§ **TASK**
Line tally for "БЛОКИРОВКИ": state how many lines of the entries include it, with no other text.

BEGIN DATA SECTION

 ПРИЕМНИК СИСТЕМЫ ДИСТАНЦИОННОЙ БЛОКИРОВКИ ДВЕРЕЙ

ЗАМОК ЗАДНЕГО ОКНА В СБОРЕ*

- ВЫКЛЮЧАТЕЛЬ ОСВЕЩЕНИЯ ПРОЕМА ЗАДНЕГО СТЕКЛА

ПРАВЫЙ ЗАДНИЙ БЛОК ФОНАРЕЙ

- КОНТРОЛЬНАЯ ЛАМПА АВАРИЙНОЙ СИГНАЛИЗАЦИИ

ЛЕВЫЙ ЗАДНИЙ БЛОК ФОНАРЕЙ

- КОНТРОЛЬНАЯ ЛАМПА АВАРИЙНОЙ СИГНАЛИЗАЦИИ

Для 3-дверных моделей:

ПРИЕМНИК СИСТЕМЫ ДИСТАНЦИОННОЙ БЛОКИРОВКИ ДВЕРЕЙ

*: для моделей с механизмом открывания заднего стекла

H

END DATA SECTION
BEGIN DATA SECTION

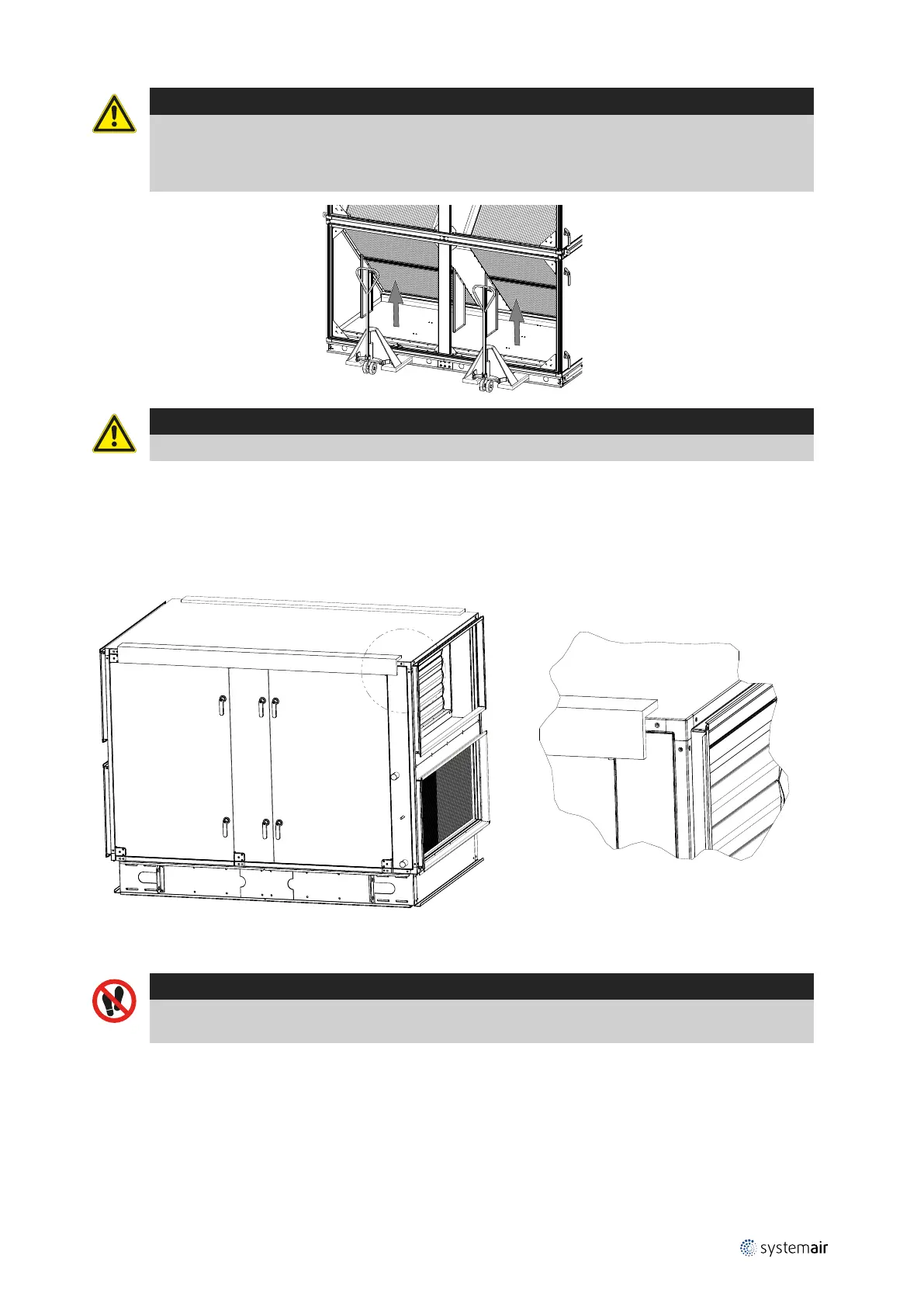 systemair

END DATA SECTION
BEGIN DATA SECTION

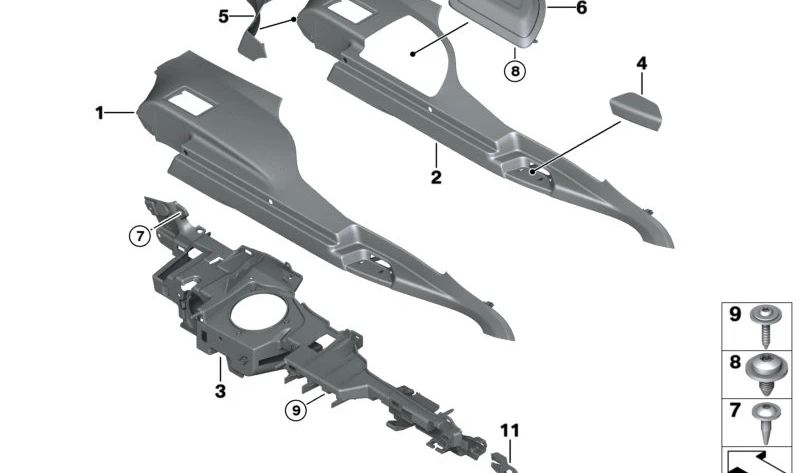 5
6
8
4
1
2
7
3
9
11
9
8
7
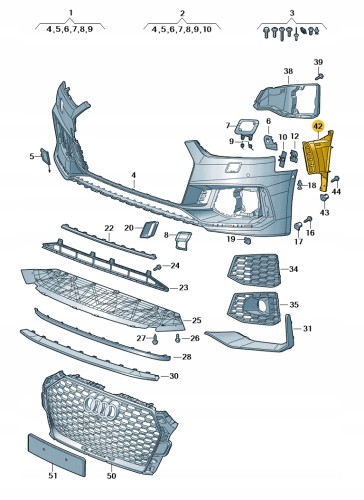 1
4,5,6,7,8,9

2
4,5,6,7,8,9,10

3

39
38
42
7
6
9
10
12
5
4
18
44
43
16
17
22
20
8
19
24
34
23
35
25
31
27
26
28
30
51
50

END DATA SECTION

§ **EXPECTED OUTPUT**
2